Data items:
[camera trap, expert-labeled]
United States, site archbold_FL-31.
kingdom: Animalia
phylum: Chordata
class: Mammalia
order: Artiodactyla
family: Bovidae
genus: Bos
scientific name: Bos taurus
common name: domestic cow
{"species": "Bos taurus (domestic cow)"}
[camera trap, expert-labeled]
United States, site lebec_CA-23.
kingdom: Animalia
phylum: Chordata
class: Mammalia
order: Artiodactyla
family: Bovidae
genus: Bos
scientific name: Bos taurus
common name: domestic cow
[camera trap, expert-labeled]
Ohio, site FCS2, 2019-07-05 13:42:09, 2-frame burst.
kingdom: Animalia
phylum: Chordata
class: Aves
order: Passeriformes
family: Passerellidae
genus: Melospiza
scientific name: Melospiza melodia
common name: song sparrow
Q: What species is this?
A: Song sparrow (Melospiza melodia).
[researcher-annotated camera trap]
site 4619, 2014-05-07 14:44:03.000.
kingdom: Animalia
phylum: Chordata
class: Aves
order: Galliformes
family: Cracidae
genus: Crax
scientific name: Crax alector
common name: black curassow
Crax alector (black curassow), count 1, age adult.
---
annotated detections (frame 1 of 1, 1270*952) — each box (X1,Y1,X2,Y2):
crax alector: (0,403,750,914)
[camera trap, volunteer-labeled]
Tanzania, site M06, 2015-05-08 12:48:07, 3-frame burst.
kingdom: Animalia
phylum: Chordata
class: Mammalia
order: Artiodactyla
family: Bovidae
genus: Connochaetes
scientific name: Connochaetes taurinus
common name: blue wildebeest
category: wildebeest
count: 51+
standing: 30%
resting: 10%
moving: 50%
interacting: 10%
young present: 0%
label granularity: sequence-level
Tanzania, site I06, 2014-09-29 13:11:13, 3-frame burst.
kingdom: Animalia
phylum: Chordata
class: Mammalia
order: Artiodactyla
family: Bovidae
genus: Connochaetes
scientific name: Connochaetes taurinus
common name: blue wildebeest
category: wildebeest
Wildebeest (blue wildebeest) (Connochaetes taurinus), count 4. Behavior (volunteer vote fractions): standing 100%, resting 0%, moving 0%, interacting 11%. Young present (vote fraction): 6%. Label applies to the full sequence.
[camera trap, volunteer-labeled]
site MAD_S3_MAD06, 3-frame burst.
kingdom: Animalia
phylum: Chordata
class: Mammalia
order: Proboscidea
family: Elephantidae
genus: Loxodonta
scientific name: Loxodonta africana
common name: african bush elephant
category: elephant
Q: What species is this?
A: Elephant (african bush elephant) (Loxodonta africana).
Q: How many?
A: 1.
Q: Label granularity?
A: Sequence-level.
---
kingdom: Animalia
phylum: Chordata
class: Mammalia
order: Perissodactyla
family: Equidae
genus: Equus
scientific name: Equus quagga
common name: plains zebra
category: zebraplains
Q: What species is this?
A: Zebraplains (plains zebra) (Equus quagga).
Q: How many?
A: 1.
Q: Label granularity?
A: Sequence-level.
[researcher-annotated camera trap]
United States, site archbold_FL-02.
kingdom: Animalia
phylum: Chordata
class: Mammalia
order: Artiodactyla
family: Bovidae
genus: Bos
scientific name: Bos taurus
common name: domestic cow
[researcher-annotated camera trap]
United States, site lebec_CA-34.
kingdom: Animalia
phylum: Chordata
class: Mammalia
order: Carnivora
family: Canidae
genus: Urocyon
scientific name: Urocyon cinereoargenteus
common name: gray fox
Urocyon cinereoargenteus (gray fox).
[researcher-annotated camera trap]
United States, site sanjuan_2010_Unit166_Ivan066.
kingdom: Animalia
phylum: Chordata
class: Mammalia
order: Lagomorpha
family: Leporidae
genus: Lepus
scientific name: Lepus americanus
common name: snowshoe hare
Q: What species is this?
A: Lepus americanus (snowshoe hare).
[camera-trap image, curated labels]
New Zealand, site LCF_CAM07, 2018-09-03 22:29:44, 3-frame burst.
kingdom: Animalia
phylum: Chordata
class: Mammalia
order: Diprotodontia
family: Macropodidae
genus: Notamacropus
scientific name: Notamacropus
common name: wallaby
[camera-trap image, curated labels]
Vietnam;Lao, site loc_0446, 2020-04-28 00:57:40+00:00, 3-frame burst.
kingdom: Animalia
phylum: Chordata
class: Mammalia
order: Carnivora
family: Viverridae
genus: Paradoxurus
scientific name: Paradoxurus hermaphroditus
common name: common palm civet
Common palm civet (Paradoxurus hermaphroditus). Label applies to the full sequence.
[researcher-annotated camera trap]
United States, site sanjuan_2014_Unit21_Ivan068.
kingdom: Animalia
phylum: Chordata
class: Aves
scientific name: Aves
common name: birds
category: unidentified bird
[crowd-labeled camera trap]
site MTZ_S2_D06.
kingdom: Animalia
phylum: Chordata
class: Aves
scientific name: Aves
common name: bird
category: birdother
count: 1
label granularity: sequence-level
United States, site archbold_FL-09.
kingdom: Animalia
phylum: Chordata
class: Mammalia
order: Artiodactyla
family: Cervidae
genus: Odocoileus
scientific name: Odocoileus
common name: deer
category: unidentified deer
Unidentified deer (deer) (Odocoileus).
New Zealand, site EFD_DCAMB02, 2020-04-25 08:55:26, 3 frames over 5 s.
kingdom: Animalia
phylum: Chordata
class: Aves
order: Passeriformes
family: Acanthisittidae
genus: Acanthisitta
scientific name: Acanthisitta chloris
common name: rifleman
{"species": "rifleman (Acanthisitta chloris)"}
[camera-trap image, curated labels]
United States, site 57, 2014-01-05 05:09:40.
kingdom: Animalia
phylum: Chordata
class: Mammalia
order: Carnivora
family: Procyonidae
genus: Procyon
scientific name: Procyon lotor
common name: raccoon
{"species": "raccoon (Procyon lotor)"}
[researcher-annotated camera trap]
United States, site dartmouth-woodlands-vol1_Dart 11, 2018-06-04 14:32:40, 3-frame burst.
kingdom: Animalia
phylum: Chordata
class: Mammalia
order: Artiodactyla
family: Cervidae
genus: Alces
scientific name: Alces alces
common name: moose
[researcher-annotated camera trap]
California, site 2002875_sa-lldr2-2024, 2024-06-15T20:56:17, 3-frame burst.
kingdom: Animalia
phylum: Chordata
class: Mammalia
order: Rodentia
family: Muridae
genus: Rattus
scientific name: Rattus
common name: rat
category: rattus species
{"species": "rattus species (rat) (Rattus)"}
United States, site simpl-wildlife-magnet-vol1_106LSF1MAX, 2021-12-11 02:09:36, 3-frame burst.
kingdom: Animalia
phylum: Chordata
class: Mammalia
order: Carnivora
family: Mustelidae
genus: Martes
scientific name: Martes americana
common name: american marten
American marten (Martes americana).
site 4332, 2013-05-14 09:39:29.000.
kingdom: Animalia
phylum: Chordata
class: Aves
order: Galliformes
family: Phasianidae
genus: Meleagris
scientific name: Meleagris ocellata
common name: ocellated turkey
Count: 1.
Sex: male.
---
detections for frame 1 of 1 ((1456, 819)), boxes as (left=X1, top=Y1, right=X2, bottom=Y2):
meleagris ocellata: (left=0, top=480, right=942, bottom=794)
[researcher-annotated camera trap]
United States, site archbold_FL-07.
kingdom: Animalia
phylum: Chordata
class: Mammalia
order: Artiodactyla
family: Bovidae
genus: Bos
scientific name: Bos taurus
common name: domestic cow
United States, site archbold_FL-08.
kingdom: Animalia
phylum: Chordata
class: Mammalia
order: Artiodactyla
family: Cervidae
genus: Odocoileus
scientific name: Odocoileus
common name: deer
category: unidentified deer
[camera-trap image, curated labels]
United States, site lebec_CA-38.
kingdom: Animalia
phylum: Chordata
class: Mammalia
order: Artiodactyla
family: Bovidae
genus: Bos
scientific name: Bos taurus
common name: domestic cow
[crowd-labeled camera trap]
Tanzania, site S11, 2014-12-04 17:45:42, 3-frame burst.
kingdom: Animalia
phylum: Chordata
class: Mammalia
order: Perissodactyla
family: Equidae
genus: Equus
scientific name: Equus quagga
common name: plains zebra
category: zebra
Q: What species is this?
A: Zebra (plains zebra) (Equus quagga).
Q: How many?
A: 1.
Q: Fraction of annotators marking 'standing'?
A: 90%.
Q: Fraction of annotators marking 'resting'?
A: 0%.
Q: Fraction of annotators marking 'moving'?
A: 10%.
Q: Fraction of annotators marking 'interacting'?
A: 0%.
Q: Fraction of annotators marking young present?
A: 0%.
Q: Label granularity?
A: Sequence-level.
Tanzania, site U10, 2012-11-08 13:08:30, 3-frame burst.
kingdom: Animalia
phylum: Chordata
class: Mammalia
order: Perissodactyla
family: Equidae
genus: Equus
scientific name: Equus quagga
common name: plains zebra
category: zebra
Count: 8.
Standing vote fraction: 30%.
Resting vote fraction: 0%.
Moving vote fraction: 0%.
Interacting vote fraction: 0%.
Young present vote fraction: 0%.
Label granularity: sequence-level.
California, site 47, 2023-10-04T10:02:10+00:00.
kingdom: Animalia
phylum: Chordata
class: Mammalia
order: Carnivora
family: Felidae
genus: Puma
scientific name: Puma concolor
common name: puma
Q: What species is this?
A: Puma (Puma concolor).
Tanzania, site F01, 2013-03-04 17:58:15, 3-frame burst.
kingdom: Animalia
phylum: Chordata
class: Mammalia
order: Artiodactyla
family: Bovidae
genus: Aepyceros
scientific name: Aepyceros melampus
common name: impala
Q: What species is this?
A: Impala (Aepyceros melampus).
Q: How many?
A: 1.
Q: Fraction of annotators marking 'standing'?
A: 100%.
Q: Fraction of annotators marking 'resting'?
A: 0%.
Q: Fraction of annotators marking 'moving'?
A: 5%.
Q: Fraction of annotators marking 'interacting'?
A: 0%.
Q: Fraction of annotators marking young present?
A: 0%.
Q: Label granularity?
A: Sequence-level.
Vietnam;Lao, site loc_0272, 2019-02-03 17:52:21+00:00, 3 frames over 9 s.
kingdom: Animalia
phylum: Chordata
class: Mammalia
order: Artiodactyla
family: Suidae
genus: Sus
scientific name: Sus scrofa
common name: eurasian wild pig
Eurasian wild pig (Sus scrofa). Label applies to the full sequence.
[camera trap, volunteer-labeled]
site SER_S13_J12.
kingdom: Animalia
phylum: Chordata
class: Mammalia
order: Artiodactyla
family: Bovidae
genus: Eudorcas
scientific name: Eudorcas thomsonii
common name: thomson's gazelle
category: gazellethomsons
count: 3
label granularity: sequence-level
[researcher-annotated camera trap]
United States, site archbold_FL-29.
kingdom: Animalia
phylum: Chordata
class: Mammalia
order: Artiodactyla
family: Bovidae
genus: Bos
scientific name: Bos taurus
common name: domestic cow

_Problem statement:_ Please list every line of the records that contains "Zealand".

_Answer below:_
New Zealand, site LCF_CAM07, 2018-09-03 22:29:44, 3-frame burst.
New Zealand, site EFD_DCAMB02, 2020-04-25 08:55:26, 3 frames over 5 s.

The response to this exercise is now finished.